Spatial questions about pictures:
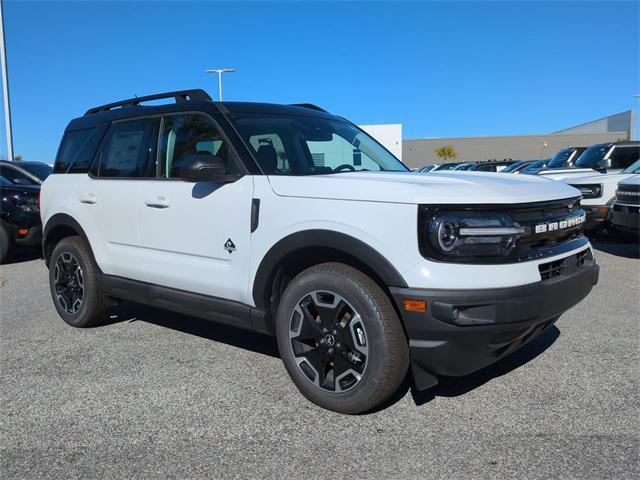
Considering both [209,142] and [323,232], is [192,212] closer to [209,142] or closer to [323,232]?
[209,142]

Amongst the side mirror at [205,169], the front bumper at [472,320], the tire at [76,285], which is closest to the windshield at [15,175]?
the tire at [76,285]

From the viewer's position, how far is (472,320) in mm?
2725

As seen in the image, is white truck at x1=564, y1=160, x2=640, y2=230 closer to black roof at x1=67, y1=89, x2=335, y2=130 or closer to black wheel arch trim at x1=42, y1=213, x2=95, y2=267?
black roof at x1=67, y1=89, x2=335, y2=130

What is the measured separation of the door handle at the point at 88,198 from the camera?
15.5 feet

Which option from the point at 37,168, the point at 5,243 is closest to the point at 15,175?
the point at 37,168

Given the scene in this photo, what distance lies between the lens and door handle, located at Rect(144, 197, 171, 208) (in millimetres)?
4020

WRITTEN PROBLEM = Rewrite the material above with "closest" replaced by "nearest" everywhere and everything else unchanged. Leave out the pictures.

SOLUTION TO THE EXERCISE =
Considering both [209,142] and [323,232], is [192,212] closer to [209,142] or closer to [323,232]?
[209,142]

Amongst the side mirror at [205,169], the front bumper at [472,320], the tire at [76,285], which is nearest to the windshield at [15,175]?
the tire at [76,285]

From the viewer's position, how far is (472,320) in mm?
2725

As seen in the image, is white truck at x1=564, y1=160, x2=640, y2=230 closer to black roof at x1=67, y1=89, x2=335, y2=130 or closer to black wheel arch trim at x1=42, y1=213, x2=95, y2=267?
black roof at x1=67, y1=89, x2=335, y2=130

What is the measured separation of the door handle at the point at 88,198 from the camera?
15.5 feet

Which option from the point at 37,168, the point at 5,243 is nearest to the point at 15,175?
the point at 37,168

Given the scene in this photo, what distance lies between the lens and door handle, located at Rect(144, 197, 171, 208) (in millimetres)?
4020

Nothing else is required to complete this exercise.